• WHAT IS BEING ASKED:
Copy each of the rows below exactly as it appears, omitting the pictures from your reproduction.

— Begin —

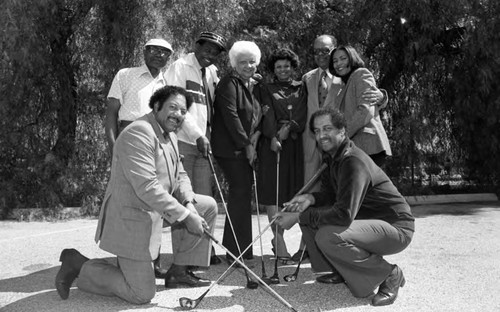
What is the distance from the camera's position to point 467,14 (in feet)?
25.5

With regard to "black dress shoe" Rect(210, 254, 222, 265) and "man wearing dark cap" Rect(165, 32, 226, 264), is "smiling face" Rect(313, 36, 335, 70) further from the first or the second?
"black dress shoe" Rect(210, 254, 222, 265)

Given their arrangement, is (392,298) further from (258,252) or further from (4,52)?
(4,52)

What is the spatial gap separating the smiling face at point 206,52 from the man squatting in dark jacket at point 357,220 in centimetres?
121

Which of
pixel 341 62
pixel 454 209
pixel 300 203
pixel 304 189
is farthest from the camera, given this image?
pixel 454 209

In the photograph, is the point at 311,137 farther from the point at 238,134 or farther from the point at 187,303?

— End —

• ANSWER BELOW:
What is the distance from the camera's position to point 467,14 (in feet)?
25.5

With regard to "black dress shoe" Rect(210, 254, 222, 265) and "man wearing dark cap" Rect(165, 32, 226, 264), is "smiling face" Rect(313, 36, 335, 70) further from the first or the second?
"black dress shoe" Rect(210, 254, 222, 265)

Given their arrangement, is (392,298) further from (258,252) or further from (4,52)?
(4,52)

What is the spatial gap separating the smiling face at point 206,52 from the man squatting in dark jacket at point 357,220 in centimetres?
121

Which of
pixel 341 62
pixel 454 209
pixel 300 203
pixel 304 189
is farthest from the camera, given this image?
pixel 454 209

In the photograph, is the point at 311,137 farther from the point at 238,134 or farther from the point at 187,303?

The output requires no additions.